START Provided passage
Meloni’s five-month-old coalition has a comfortable majority in Parliament, but Italy’s legislative process is usually a long one, and there was no indication when such a law might become reality.

“We couldn’t help but celebrate with our farmers a measure that puts Italy into the vanguard on a theme not only in the defense of excellence, a particularly important subject for us, but also on the theme of the defense of consumers,” Meloni said outside the premier’s office after the Cabinet meeting.

Members of Italy’s powerful farm lobby, Coldiretti, an important source of votes, especially in the country’s north, were on hand to clap for the Italian leader.

Right-wing Italian Prime Minister Giorgia Melonis government has endorsed a nationwide ban on “synthetic” food products, with significant legal consequences for their distribution. (AP Photo/Gregorio Borgia)
END Provided passage
START Listing
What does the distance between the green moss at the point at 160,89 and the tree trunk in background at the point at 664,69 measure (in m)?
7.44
END Listing
START Listing
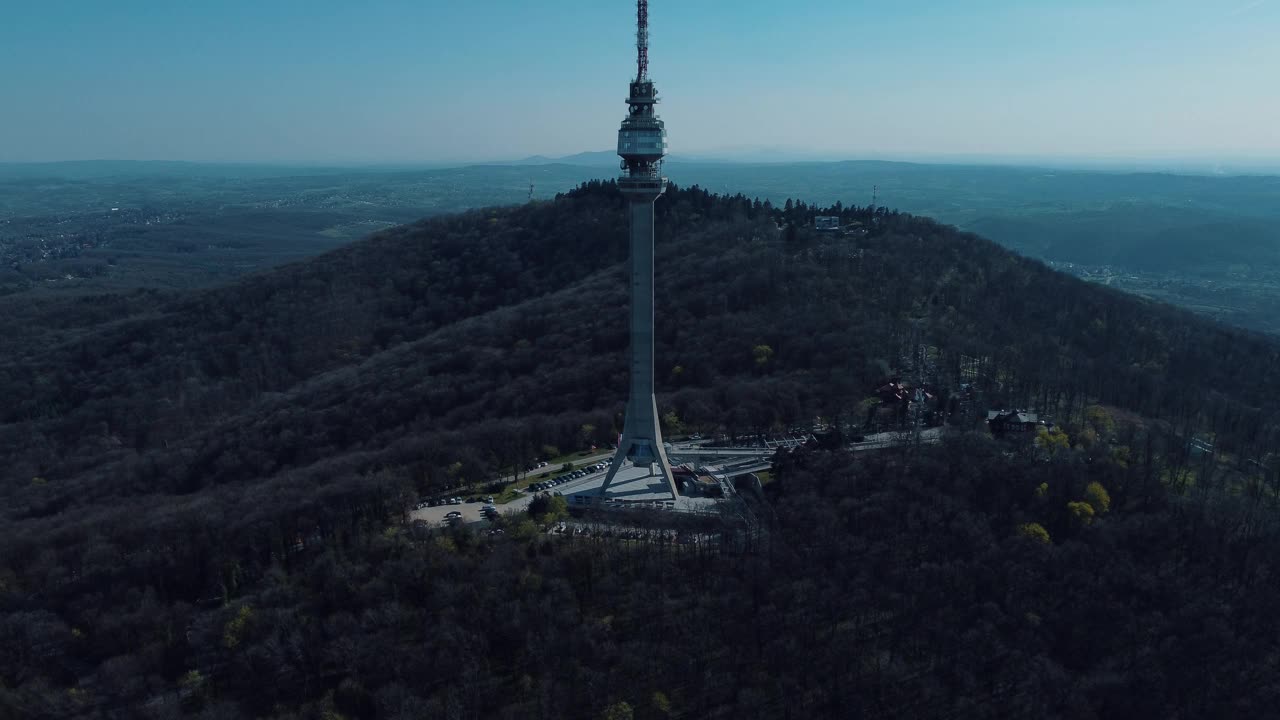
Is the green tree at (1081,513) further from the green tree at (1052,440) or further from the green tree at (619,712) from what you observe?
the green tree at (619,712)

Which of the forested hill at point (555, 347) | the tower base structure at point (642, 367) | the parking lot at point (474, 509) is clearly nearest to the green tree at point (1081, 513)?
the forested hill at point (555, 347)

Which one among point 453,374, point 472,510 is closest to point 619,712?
END Listing
What you will do —
1. Please retype part of the passage on Italy's synthetic food ban word for word. Begin at the words "Members of Italy’s" and stop after "the Italian leader.".
2. According to the passage on Italy's synthetic food ban, what is the name of the farm lobby whose members were there to clap for Meloni?
3. Carry on writing the passage on Italy's synthetic food ban from its final sentence.

Results —
1.
Members of Italy’s powerful farm lobby, Coldiretti, an important source of votes, especially in the country’s north, were on hand to clap for the Italian leader.

2. Coldiretti

3.
The lobby said some 500,000 Italians had signed petitions as part of a drive it launched to demonstrate support for the proposed measures. It said the appeal aimed to “save ‘Made in Italy’ on the dinner table from the attack by multinational” companies, which are pioneering lab-grown meats.

Agriculture is a mainstay of the Italian economy. Last month, Coldiretti estimated that Italian food exports, including of wine, were valued at more than 60 billion euros ($65 billion) last year.

Campaigns against laboratory-grown meat run counter to pushes by environmentalists to limit greenhouse gases, much of which is produced by agriculture, particularly the cattle industry.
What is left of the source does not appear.